During the research on this instrument, we discovered that, always as far as the documentation goes, it traveled accompanied by another object from the collection: the musical clock with registration number MDMB 36, which is in the museum's reserves. Among the museum's documentation, we have the entry records dated February 20, 1943, which indicate that both the Evans and the clock came from the Museums of Art of Barcelona. We also have the inventory records of the furniture and works of art of the Pedralbes Palace, made in 1931 when the Barcelona City Council confiscated the palace. We also have a copy of the minutes of the meeting in which the Museum Board requested the transfer of both instruments and decided that the objects would go to the Albéniz Pavilion in Montjuïc to be part of the new Museum of Ancient Musical Instruments that was being designed.

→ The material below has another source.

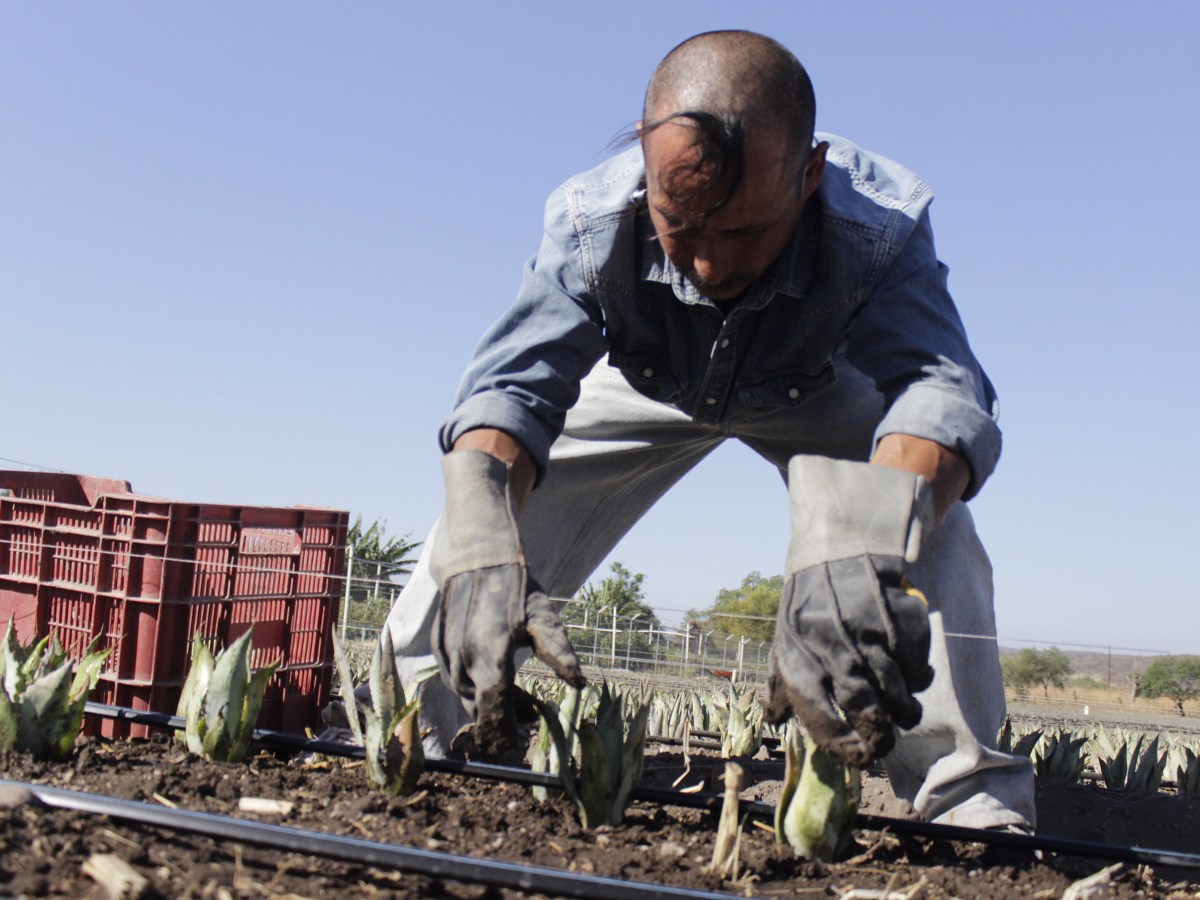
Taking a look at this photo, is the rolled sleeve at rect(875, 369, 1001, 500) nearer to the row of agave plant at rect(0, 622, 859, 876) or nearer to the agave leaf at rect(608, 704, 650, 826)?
the row of agave plant at rect(0, 622, 859, 876)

At the start of the research, these were the available pieces of evidence regarding the two instruments in the collection: furniture built for Carlos III in 1762, which was part of the furniture of the Pedralbes Palace until 1931, donated to the new museum in 1932, and entered into the museum in 1943. However, we asked ourselves how and when they arrived in Barcelona and what their history was before becoming part of the museum.
The research leads us to:
- The reign of Carlos III and his interest in music (let's remember that he commissioned the purchase of the five Stradivari: 2 violins, 2 violas, and a cello for his son Carlos IV, which are still preserved in the Palacio Real in Madrid).
- The reign of Carlos IV and the clockmakers of his chamber, with the appearance of the "cylinder makers."
- The French Revolution and the inclusion of Nicolas Jeandel as an author of the instrument.
- The Liberal Triennium and Absolutism during the reign of Ferdinand VII.
- A visit to the Güell Palace to see the relationship between the Güell family and the Spanish monarchy.
- The history of the Pedralbes Royal Palace and the Second Republic.
- Finally, we return to the starting point: the Spanish Civil War, when the creation of the Museum of Music was postponed. It was eventually inaugurated in 1943 in a wing of the second floor of the Barcelona Conservatory of Music, on Bruc Street, where both instruments are now part of the municipal collections.
We hope to see this great research soon published in a book.